Subjects who regularly inhale cannabis smoke possess no greater risk of contracting lung cancer than do those who consume it occasionally or not at all, according to data published online ahead of print in the International Journal of Cancer. An international team of investigators from Canada, New Zealand, the United Kingdom, and the United States analyzed data from six case-control studies involving over 5,000 subjects (2,159 cases and 2,985 controls) from around the world. Authors concluded, “Results from our pooled analyses provide little evidence for an increased risk of lung cancer among habitual or long-term cannabis smokers.”

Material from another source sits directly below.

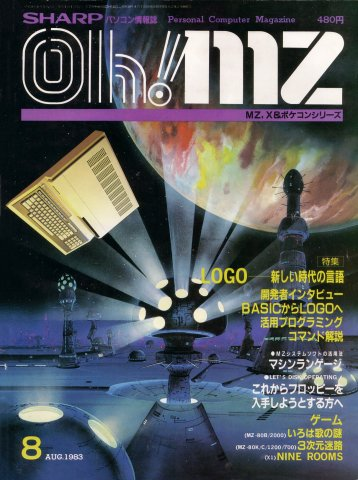 Oh! MZ Issue 15 (August 1983)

Pulmonary complications associated with the regular smoking of cannabis are “relatively small” and far lower than those associated with tobacco smoking, according to a recent review published in the June edition of the scientific journal Annals of the American Thoracic Society. The paper – authored by Donald P. Tashkin, MD, emeritus professor of medicine and medical director of the Pulmonary Function Laboratory at the David Geffen School of Medicine at University of California, Los Angeles – is “the most comprehensive and authoritative review of the subject ever published.”
In a recent presentation given at the annual meeting of the American Association of Cancer Research, investigators from the university of California, Los Angeles provided the latest data reaffirming that cannabis consumption is not associated with an elevated risk of lung cancer. “Our pooled results showed no significant association between the intensity, duration, or cumulative consumption of cannabis smoke and the risk of lung cancer overall or in never smokers,” investigators reported.